> Pamiętaj, że następuje *przeniesienie* obliczeń. To, co dotych-
> czas musiał liczyć nieprzystosowany do tego CPU, teraz staje się
> pracą świetnie zoptymalizowanego do tych zadań GPU. CPU tylko
> zleca zadanie komponowania okien i jest wolny -- może albo stać
> bezczynnie i oszczędzać kilkadziesiąt watów mocy, albo liczyć
> coś innego, oszczędzając czas (i moc też w efekcie).

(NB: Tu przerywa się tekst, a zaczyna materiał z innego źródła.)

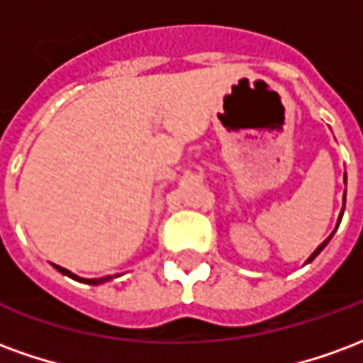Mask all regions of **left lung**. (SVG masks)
Segmentation results:
<instances>
[{
    "label": "left lung",
    "instance_id": "left-lung-1",
    "mask_svg": "<svg viewBox=\"0 0 363 363\" xmlns=\"http://www.w3.org/2000/svg\"><path fill=\"white\" fill-rule=\"evenodd\" d=\"M344 182H346V177H344ZM344 204H346V190H344ZM342 213H344V208H342V212H340V218H338V223H336V228H338V225H340V220H342ZM333 235H335V231H333ZM330 235V237H333ZM330 237H327V239H325V241H323V243L319 245V247H317V249H315V252H313L311 257H309V259H307V262H311L313 259H315V257H317V255H319L320 251H323V249H325V247H327V243L328 241H330Z\"/></svg>",
    "mask_w": 363,
    "mask_h": 363
}]
</instances>
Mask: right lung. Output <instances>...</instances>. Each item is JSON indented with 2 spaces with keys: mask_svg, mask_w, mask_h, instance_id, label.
<instances>
[{
  "mask_svg": "<svg viewBox=\"0 0 363 363\" xmlns=\"http://www.w3.org/2000/svg\"><path fill=\"white\" fill-rule=\"evenodd\" d=\"M54 268L58 270V272L66 274V276H69V278H74V280L77 281H85V284H91V286H96V284H103V281H108L112 280V276H104V278H91V280H87V278H79V276H75L74 272H69V270H66V268L58 267V264H54ZM116 278V276H114Z\"/></svg>",
  "mask_w": 363,
  "mask_h": 363,
  "instance_id": "1",
  "label": "right lung"
}]
</instances>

Wydaje mi się, że przesadzasz, że procesor potrzebuje dziesiątek watów do
rysowania okien 2D. Wystarczy spojrzeć na obciążenie procesora w trakcie
pracy przy pulpicie.
Ale zgadzam się, że faktycznie GPU odciąża procesor. Z tym, że GPU musi
teraz wykonywać operacje 3D, które wymagają znacznie więcej obliczeń.
> Komponowanie okien nijak się też ma do gier, w których co
> klatkę trzeba komponować na nowo cały obraz z setek tysięcy
> trójkątów. Tutaj masz kilkadziesiąt (wielkich co prawda)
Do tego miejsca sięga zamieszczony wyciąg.